Jakarta,Sonora.Id—Penulis buku sekaligus Staf Khusus Kementerian Pertahanan Dahnil Anzar Simanjuntak menyampaikan bahwa literasi pertahanan masyarakat Indonesia masih tergolong rendah, sehingga dibutuhkan lebih banyak literatur tentang pertahanan untuk meningkatkannya.
“Perpustakaan harus menjadi sentral kampanye/gerakan membaca untuk membangun kembali tradisi para founding father. Ini adalah warisan yang harus dihidupkan terus menerus sebagai simbol peradaban Indonesia yang semakin maju,” ucapnya dalam kegiatan Bicara Buku berjudul Politik Pertahanan yang diselenggarakan Perpustakaan Nasional Republik Indonesia (Perpusnas) di Jakarta, pada Kamis (10/10/2024).
Buku ini merupakan hasil karyanya. Dia menyebut, ada dua poin penting dalam buku tersebut yang harus mendapatkan perhatian, khususnya dari perpustakaan. Dua poin itu ada pada halaman 210, Bela Negara dan Fenomena Clicktivism, serta pada halaman 234, Milenial, Bela Negara, dan Tradisi Baca.
Generasi masa kini, menurutnya, dalam kondisi memprihatinkan karena melalui fenomena clicktivism.
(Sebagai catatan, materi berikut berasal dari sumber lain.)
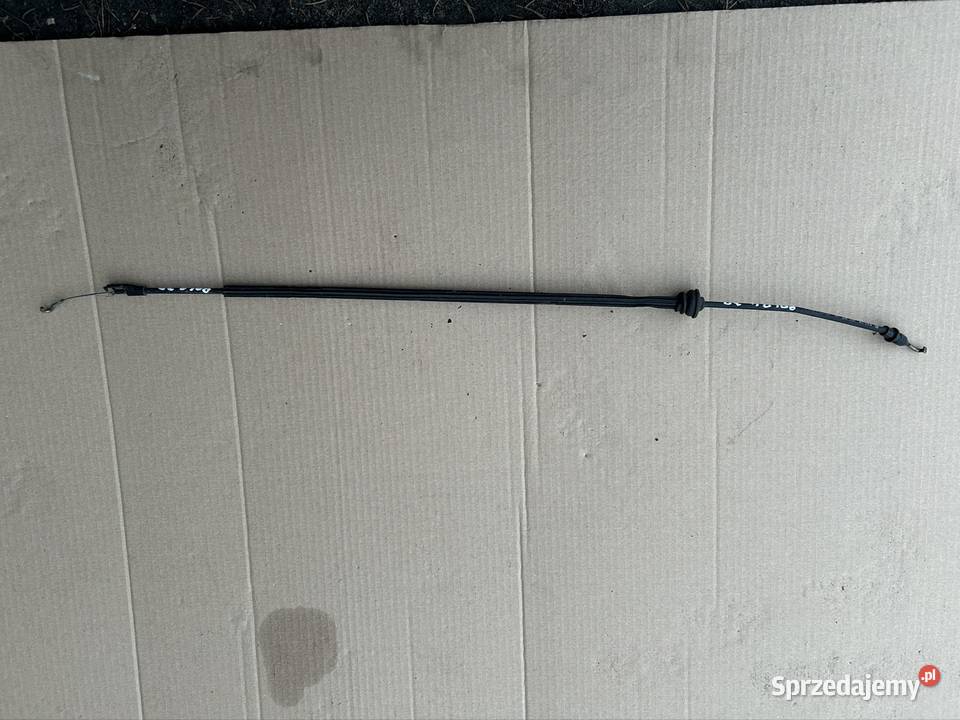 Linka zamka drzwi Polo 4 9n 3d 6q3837085 Bydgoszcz sprzedam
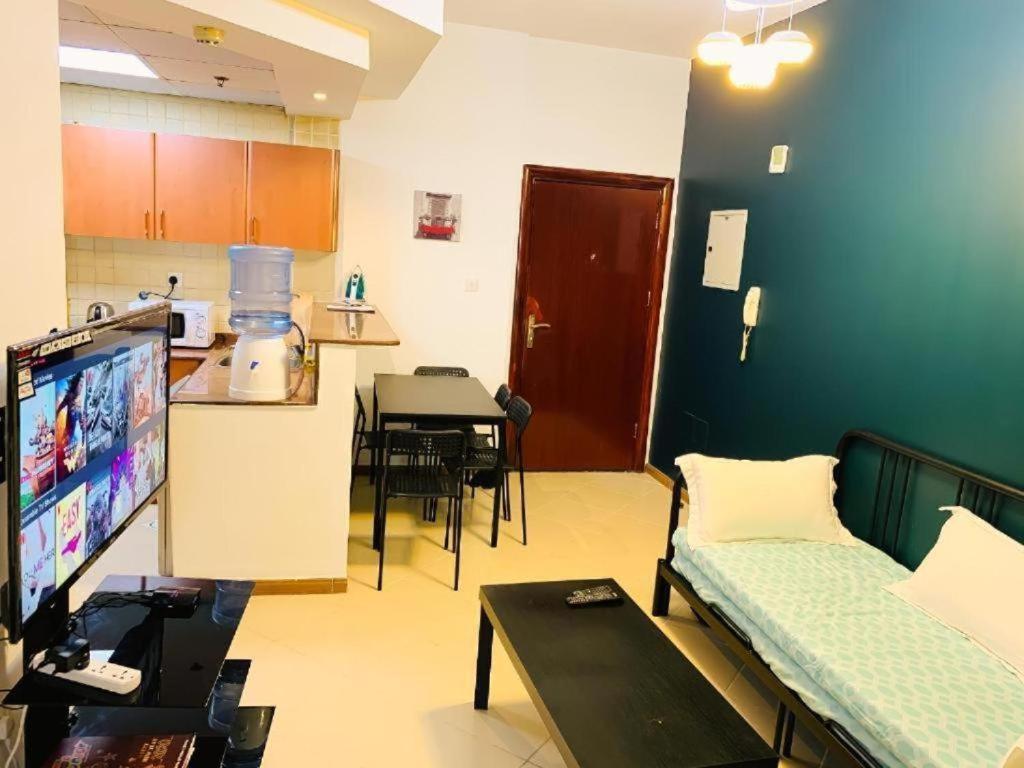 Royal Marina Inn Dubaï Extérieur photo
Dalam fenomena ini, mereka merasa sudah melakukan sesuatu saat selesai memberikan komentar atas sebuah isu di media sosial, padahal sebenarnya di kehidupan nyata mereka tidak melakukan apa-apa.
“Clicktivism adalah sesuatu yang berbahaya dan harus dilawan, mereka harus ditarik ke dunia nyata. Jika dibiarkan akan menjadi ancaman serius untuk pertahanan kebudayaan kita,” jelasnya.
Dia menambahkan, tradisi baca juga menjadi sesuatu yang sulit untuk dipertahankan karena saat jni kita diserang oleh banyaknya informasi siber/daring yang tidak memiliki kepastian sumber.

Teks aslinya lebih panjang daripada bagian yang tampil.